+++ Source data
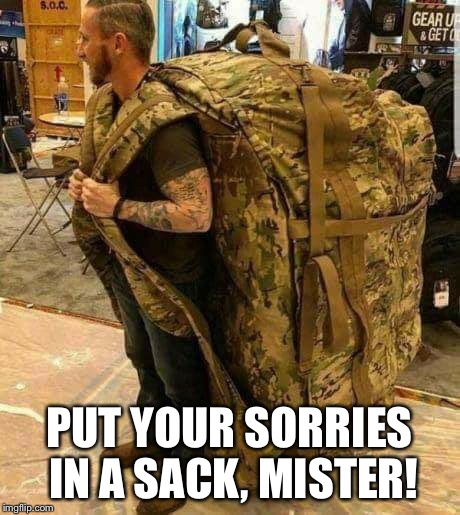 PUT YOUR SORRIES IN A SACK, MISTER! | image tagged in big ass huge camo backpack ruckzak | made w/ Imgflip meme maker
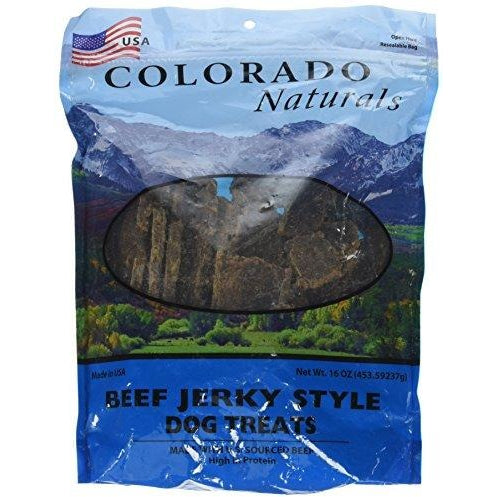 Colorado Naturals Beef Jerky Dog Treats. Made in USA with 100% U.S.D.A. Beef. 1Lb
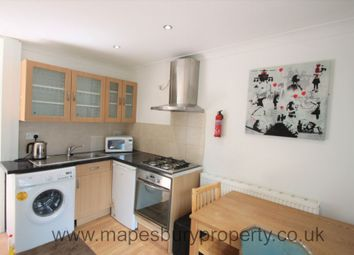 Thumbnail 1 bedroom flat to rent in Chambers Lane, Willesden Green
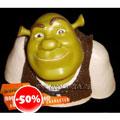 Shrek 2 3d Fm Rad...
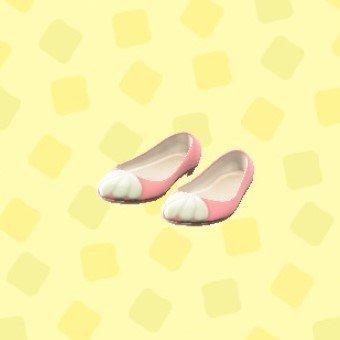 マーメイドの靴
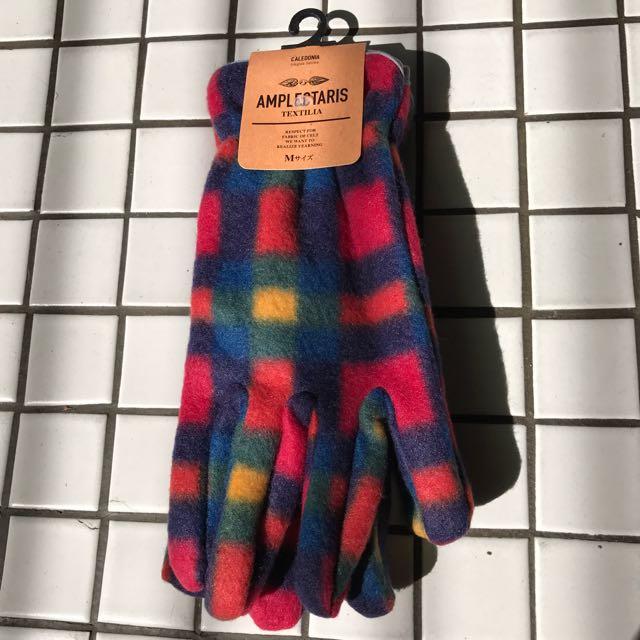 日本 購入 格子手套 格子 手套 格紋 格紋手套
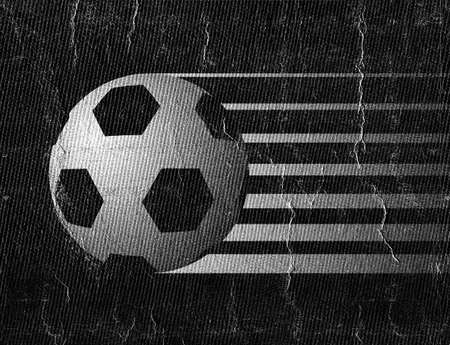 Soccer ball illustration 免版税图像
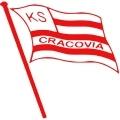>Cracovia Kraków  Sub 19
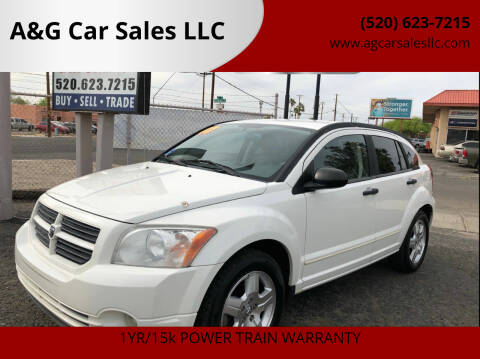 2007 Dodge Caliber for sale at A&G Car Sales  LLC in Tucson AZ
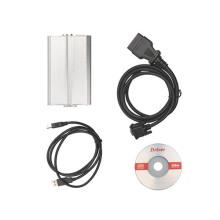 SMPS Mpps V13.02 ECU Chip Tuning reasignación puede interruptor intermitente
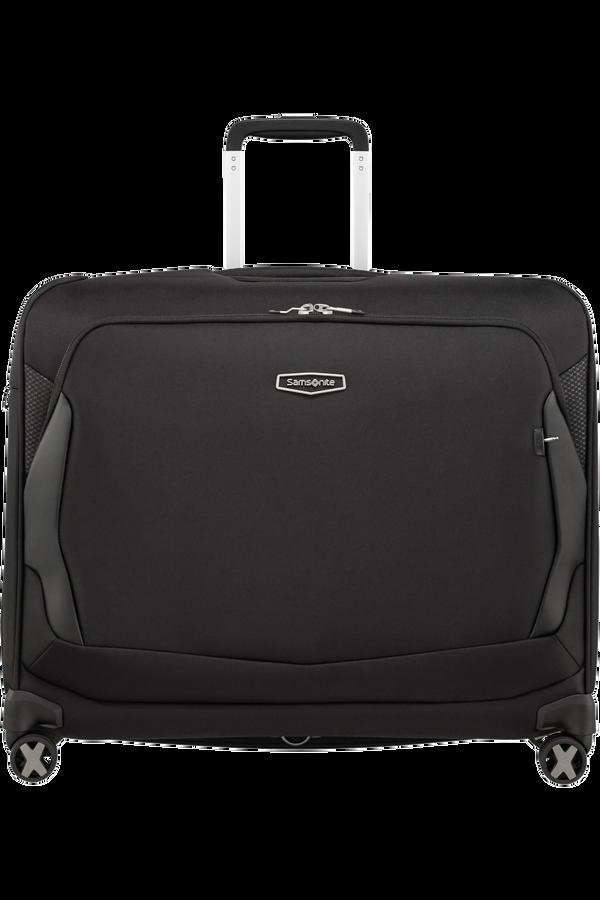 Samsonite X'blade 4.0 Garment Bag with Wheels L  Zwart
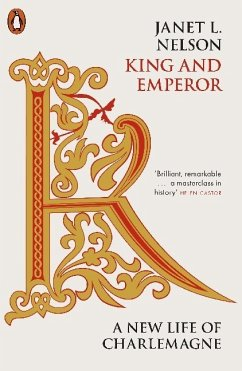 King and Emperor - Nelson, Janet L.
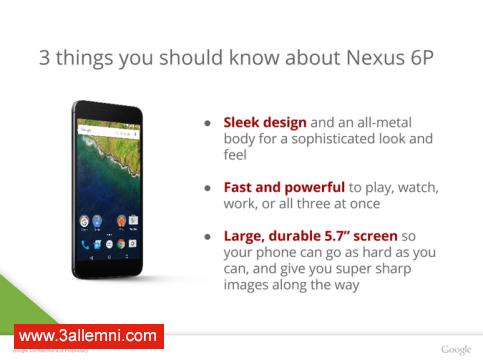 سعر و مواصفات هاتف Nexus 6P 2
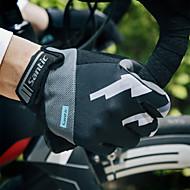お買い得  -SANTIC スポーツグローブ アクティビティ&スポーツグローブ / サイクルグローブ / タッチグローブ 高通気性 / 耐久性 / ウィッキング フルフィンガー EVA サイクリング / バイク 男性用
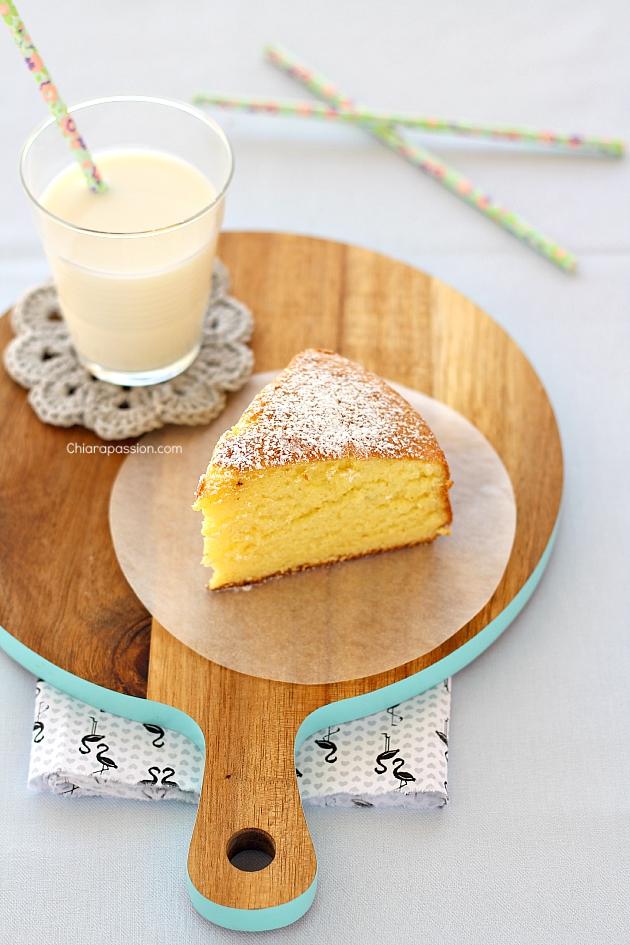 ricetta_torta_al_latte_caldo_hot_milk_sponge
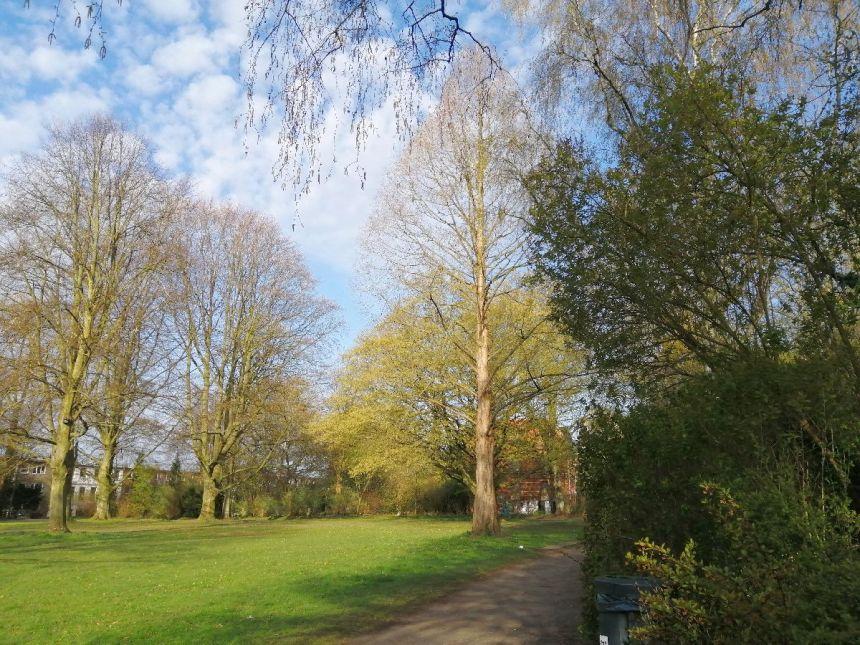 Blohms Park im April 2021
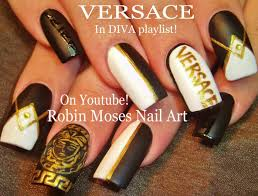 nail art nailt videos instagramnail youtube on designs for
++++++
▶ **Activity**: Your task is to transcribe, exactly and without additions, every line from the one that contains "2007 Dodge Caliber" to the end of the entries above, both included. Omit all pictures.

▶ **Task result**:
 2007 Dodge Caliber for sale at A&G Car Sales  LLC in Tucson AZ
 SMPS Mpps V13.02 ECU Chip Tuning reasignación puede interruptor intermitente
 Samsonite X'blade 4.0 Garment Bag with Wheels L  Zwart
 King and Emperor - Nelson, Janet L.
 سعر و مواصفات هاتف Nexus 6P 2
お買い得  -SANTIC スポーツグローブ アクティビティ&スポーツグローブ / サイクルグローブ / タッチグローブ 高通気性 / 耐久性 / ウィッキング フルフィンガー EVA サイクリング / バイク 男性用
 ricetta_torta_al_latte_caldo_hot_milk_sponge
 Blohms Park im April 2021
 nail art nailt videos instagramnail youtube on designs for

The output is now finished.